- **REQUIREMENTS**:
Copy the material word for word, from its beginning through the line that contains "31641 millimetres", inclusive. Leave the pictures out of your answer.

Spatial questions tied to pictures

/---

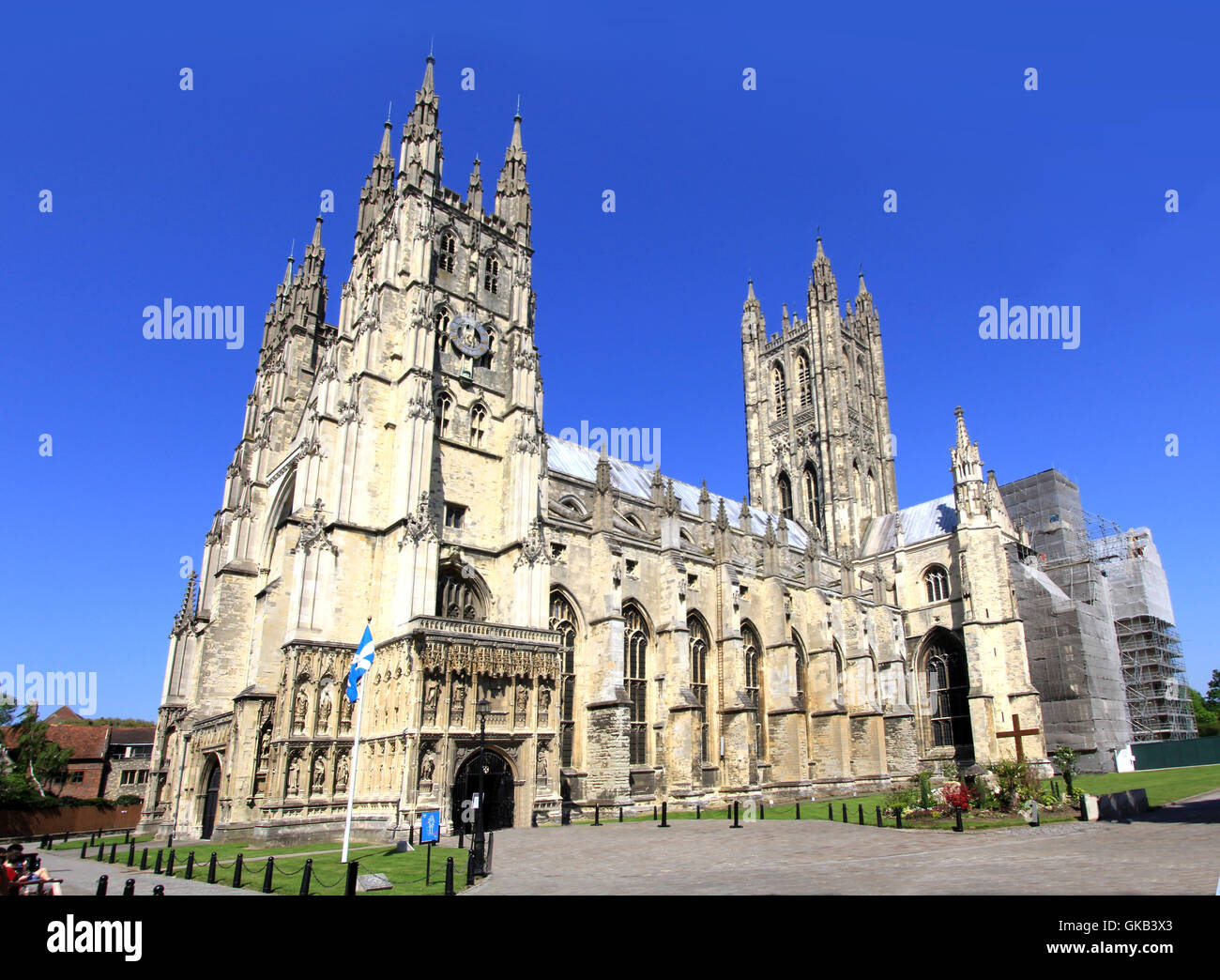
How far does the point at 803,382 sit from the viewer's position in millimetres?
65375

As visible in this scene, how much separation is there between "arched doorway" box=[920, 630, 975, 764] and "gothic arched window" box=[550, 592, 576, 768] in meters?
27.5

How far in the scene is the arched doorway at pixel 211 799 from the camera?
31641 millimetres

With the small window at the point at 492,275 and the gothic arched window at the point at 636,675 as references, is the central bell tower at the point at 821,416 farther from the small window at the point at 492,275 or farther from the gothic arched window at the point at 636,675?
the small window at the point at 492,275

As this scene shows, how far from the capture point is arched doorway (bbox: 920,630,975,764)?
1861 inches

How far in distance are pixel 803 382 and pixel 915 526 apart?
1571cm

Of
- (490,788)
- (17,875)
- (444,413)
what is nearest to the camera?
(17,875)

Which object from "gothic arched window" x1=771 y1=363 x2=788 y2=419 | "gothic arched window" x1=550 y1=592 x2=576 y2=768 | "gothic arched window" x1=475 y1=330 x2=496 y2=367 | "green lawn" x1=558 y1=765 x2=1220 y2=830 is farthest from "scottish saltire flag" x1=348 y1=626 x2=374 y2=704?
"gothic arched window" x1=771 y1=363 x2=788 y2=419

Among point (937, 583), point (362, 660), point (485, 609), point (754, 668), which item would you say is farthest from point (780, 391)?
Answer: point (362, 660)

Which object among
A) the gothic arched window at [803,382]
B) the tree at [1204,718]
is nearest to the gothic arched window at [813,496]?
the gothic arched window at [803,382]

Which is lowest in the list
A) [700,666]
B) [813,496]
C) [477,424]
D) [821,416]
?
[700,666]

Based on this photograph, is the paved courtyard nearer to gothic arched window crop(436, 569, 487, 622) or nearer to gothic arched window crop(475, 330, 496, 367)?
gothic arched window crop(436, 569, 487, 622)

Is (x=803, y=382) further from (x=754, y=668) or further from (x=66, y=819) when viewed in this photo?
(x=66, y=819)

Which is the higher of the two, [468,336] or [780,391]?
[780,391]
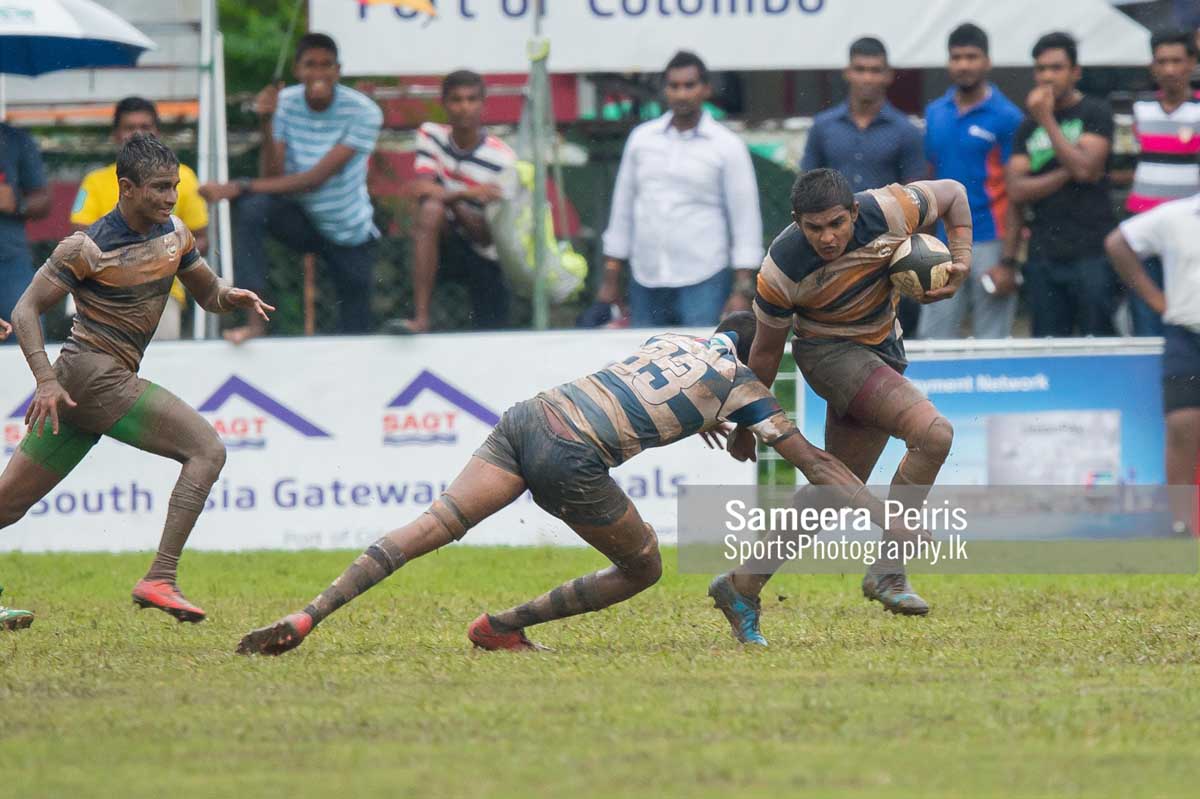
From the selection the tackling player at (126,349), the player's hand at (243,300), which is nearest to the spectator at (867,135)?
the player's hand at (243,300)

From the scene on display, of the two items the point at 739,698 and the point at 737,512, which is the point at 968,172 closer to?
the point at 737,512

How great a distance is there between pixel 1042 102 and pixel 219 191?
5142 mm

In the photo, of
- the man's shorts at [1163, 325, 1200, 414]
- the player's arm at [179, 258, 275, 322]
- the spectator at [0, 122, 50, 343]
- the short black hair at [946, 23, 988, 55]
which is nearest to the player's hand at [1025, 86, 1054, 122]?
the short black hair at [946, 23, 988, 55]

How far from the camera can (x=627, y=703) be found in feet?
21.5

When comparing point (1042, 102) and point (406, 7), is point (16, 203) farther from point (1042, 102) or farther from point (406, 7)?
point (1042, 102)

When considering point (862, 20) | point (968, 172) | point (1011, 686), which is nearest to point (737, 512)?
point (968, 172)

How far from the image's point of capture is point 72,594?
1065cm

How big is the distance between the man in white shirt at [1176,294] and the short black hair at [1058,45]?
1.09 m

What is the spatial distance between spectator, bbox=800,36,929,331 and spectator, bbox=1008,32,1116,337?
71 cm

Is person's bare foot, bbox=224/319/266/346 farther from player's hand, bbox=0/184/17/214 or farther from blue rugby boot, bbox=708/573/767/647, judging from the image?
blue rugby boot, bbox=708/573/767/647

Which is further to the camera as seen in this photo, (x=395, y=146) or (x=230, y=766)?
(x=395, y=146)

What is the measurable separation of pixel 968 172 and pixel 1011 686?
6147mm

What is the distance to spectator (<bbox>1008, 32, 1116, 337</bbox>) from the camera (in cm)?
1236

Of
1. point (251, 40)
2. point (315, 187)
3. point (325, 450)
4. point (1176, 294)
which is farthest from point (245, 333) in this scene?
point (251, 40)
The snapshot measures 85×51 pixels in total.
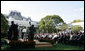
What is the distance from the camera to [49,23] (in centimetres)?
4431

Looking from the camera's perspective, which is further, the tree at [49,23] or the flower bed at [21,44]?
the tree at [49,23]

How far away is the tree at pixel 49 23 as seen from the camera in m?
44.5

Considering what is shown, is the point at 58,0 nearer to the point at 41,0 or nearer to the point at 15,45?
the point at 41,0

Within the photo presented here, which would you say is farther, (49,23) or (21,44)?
(49,23)

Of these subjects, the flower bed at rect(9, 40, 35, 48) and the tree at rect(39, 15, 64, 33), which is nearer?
the flower bed at rect(9, 40, 35, 48)

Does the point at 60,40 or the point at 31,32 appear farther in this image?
the point at 60,40

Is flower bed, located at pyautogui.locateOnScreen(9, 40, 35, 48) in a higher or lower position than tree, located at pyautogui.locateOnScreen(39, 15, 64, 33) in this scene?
lower

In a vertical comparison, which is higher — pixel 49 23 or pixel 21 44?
pixel 49 23

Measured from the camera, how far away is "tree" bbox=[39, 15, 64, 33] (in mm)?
44500

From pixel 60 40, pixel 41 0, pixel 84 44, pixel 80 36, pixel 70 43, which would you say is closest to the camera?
pixel 41 0

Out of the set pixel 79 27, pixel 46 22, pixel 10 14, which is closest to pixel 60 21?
pixel 46 22

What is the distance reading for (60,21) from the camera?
46.2 m

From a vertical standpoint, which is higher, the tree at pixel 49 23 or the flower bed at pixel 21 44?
the tree at pixel 49 23

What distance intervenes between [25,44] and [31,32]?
3.30 m
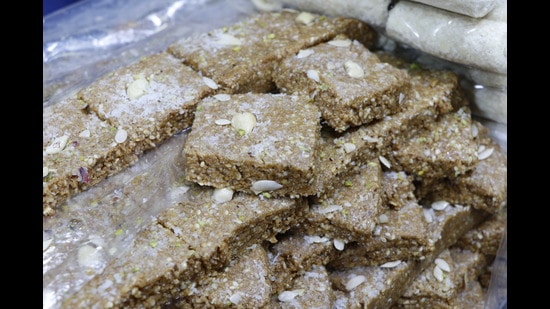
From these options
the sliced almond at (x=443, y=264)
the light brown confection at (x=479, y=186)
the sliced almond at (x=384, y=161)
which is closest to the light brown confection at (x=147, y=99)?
the sliced almond at (x=384, y=161)

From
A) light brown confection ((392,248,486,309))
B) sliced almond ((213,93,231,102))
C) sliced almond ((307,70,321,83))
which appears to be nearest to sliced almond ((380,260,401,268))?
light brown confection ((392,248,486,309))

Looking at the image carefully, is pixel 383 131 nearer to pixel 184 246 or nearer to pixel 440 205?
pixel 440 205

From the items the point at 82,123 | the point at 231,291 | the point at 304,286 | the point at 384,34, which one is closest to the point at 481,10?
the point at 384,34

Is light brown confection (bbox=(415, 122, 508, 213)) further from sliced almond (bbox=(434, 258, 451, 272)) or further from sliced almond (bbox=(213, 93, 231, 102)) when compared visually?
sliced almond (bbox=(213, 93, 231, 102))

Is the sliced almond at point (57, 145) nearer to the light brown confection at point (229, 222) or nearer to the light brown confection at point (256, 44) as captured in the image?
the light brown confection at point (229, 222)

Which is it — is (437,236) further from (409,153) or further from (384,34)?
(384,34)

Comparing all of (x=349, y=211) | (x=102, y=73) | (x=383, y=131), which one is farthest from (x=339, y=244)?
(x=102, y=73)
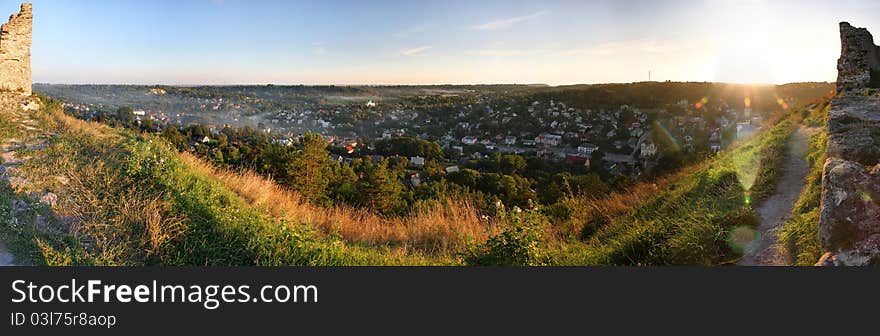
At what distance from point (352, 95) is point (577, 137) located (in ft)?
83.0

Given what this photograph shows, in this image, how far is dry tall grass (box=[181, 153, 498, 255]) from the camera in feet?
20.1

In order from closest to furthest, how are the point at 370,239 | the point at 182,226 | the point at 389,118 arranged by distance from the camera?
the point at 182,226, the point at 370,239, the point at 389,118

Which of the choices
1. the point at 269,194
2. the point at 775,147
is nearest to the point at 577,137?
the point at 775,147

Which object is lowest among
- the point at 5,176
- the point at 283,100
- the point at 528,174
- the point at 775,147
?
the point at 528,174

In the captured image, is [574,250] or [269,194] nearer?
[574,250]

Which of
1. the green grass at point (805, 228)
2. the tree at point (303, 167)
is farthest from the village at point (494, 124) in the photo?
the green grass at point (805, 228)

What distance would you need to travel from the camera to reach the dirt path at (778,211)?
4.28m

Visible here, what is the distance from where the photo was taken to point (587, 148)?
121ft

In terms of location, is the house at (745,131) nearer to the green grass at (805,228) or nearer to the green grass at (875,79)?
the green grass at (875,79)

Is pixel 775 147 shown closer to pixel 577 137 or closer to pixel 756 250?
pixel 756 250

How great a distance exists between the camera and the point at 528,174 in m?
30.6

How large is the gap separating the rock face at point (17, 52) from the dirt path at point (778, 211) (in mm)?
15581

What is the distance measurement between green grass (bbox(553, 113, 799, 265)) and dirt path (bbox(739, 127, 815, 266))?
116mm

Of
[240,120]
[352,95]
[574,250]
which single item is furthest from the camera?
[352,95]
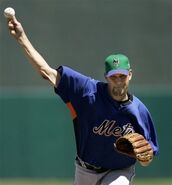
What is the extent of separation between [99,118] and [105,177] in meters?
0.48

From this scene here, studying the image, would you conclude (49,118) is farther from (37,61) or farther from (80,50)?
(37,61)

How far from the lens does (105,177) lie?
6.53 metres

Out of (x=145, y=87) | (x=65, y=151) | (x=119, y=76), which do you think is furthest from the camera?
(x=145, y=87)

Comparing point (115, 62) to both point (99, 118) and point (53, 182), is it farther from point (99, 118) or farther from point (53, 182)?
point (53, 182)

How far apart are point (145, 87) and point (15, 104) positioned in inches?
89.3

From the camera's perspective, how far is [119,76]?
20.7ft

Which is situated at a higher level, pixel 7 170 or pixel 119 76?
pixel 119 76

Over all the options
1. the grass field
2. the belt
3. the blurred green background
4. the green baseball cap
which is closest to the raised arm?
the green baseball cap

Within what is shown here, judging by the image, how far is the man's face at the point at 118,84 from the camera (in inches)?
248

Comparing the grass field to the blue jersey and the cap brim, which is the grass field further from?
the cap brim

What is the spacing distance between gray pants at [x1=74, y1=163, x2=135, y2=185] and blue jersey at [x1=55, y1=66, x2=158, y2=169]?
0.06 m

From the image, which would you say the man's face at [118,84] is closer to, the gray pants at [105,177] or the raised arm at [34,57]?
the raised arm at [34,57]

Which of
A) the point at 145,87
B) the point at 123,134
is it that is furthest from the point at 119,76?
the point at 145,87

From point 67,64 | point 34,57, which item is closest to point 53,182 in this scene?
point 67,64
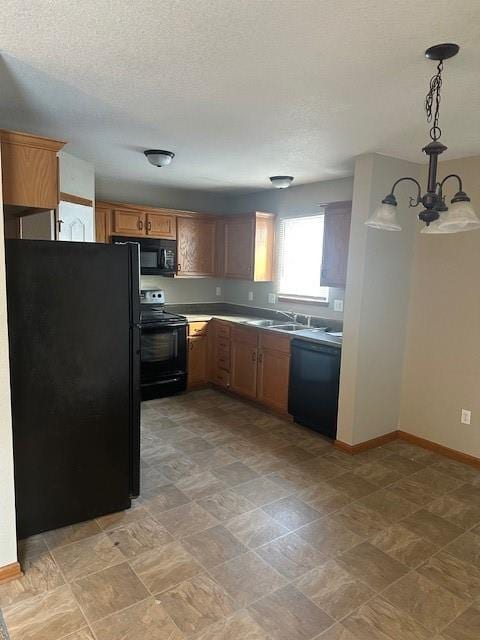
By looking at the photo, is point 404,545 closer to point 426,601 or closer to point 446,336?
point 426,601

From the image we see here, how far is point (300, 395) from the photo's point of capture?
13.5 feet

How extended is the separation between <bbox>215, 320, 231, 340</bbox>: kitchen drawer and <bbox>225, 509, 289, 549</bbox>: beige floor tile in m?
2.54

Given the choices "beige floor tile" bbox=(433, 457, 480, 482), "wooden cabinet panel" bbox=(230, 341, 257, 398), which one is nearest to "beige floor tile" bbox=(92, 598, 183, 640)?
"beige floor tile" bbox=(433, 457, 480, 482)

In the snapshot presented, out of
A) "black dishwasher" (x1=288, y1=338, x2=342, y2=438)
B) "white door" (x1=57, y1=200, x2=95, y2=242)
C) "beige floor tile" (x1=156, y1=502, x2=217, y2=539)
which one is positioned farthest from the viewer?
"black dishwasher" (x1=288, y1=338, x2=342, y2=438)

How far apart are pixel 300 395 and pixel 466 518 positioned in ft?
5.64

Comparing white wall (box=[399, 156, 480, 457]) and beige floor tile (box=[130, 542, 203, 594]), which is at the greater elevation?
white wall (box=[399, 156, 480, 457])

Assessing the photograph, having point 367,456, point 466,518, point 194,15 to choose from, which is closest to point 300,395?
point 367,456

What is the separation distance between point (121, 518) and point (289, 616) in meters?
1.19

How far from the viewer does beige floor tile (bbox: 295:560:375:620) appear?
1.99m

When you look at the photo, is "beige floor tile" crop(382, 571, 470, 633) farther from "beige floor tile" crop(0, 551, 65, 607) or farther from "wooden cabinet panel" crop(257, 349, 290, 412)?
"wooden cabinet panel" crop(257, 349, 290, 412)

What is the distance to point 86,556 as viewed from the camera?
90.0 inches

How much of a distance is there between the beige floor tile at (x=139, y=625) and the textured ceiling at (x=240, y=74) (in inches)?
95.6

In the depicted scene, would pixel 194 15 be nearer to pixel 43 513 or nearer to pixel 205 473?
pixel 43 513

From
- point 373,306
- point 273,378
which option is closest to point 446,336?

\---

- **ANSWER BELOW**:
How far does the point at 803,382 sit from the viewer's position in millimetres?
65375

As visible in this scene, how much separation is there between "arched doorway" box=[920, 630, 975, 764] and "gothic arched window" box=[550, 592, 576, 768] in meters?
27.5

How far in the scene is the arched doorway at pixel 211 799 from the camera?
31641 millimetres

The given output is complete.